--- Text provided Enclosed Below ---

A multinational company has been fined £80,000 after a worker’s leg bone was shattered while test firing a gun on a range in Northumberland.
BAE Systems Global Combat Systems Munitions Limited admitted breaching health and safety legislation, which led to the employee suffering serious injuries.
The 46-year-old had been testing the weapon at the company’s firing range in Ridsdale on April 3rd, 2008.
Newcastle Crown Court heard last week that an aiming device, known as a boresight, had been left in the barrel of the medium-calibre firearm, when it should have been removed.
When the worker fired, a round smashed into the boresight, causing the gun to jam. When the employee turned the handle on the breech bolt holding the round, the bolt was propelled from the back of the weapon – by a build-up of gas – and into his left leg.
The man, from nearby Hexham, spent six weeks in hospital as a result of his injuries, which have left him with one leg shorter than the other.
An investigation by the Health and Safety Executive found that BAE Systems, one of the world’s largest defence contractors, had failed to remove the boresight.
The company, which has headquarters in Farnborough, Hampshire, was fined £80,000 and ordered to pay an additional £100,000 in costs.
Speaking after sentencing, HSE Inspector Philip Smith said: “This is a highly specialised global company whose safety standards should be industry-leading. There were recognised preventative measures that should have been employed to make sure this kind of serious incident could not happen. As a result of their safety failure, a worker suffered a terrible injury.
“BAE Systems Global Combat Systems Munitions Limited was fully aware of the dangers of not removing a boresight before firing and had fitted interlocks onto their other guns to prevent this type of incident from occurring. However, the company neglected – for whatever reason – to make sure a similar guarding mechanism was in place with this weapon.”

--- End of Enclosed Text provided ---
--- Source material Enclosed Below ---

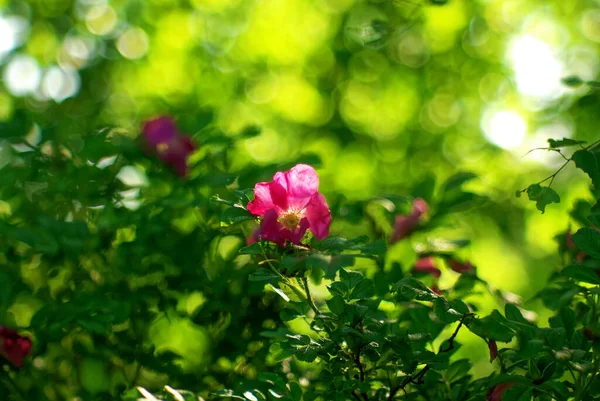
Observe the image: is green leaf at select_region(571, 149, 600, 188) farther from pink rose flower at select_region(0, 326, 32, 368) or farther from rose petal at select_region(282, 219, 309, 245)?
pink rose flower at select_region(0, 326, 32, 368)

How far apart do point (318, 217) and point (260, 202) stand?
0.27 feet

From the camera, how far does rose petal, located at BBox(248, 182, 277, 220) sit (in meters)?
0.92

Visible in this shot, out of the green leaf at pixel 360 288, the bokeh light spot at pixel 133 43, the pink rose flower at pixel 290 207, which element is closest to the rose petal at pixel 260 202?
the pink rose flower at pixel 290 207

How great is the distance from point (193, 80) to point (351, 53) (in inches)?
38.4

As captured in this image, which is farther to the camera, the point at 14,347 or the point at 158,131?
the point at 158,131

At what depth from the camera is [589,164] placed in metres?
0.97

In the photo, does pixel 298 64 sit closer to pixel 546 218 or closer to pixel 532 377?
pixel 546 218

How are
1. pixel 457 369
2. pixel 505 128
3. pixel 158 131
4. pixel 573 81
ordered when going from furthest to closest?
pixel 505 128 → pixel 158 131 → pixel 573 81 → pixel 457 369

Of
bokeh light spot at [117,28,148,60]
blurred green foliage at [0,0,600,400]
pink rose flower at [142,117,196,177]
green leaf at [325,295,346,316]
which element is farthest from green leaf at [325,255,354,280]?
bokeh light spot at [117,28,148,60]

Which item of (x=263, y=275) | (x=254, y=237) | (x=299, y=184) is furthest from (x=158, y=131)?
(x=263, y=275)

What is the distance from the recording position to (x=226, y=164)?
4.59 ft

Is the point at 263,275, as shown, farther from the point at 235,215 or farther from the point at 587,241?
the point at 587,241

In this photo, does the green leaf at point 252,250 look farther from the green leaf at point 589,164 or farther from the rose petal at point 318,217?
the green leaf at point 589,164

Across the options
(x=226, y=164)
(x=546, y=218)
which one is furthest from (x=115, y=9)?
(x=226, y=164)
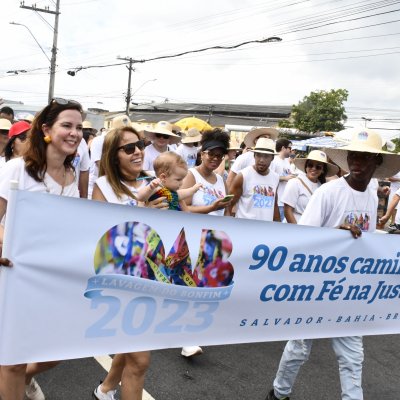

--- End of Enclosed Source material ---

* [Problem description]: Rewrite the text on the BAE Systems firing-range injury starting at "The 46-year-old had" and ending at "than the other.", changing "boresight" to "sighting tool" wherever it occurs.

* [Exercise solution]:
The 46-year-old had been testing the weapon at the company’s firing range in Ridsdale on April 3rd, 2008.
Newcastle Crown Court heard last week that an aiming device, known as a sighting tool, had been left in the barrel of the medium-calibre firearm, when it should have been removed.
When the worker fired, a round smashed into the sighting tool, causing the gun to jam. When the employee turned the handle on the breech bolt holding the round, the bolt was propelled from the back of the weapon – by a build-up of gas – and into his left leg.
The man, from nearby Hexham, spent six weeks in hospital as a result of his injuries, which have left him with one leg shorter than the other.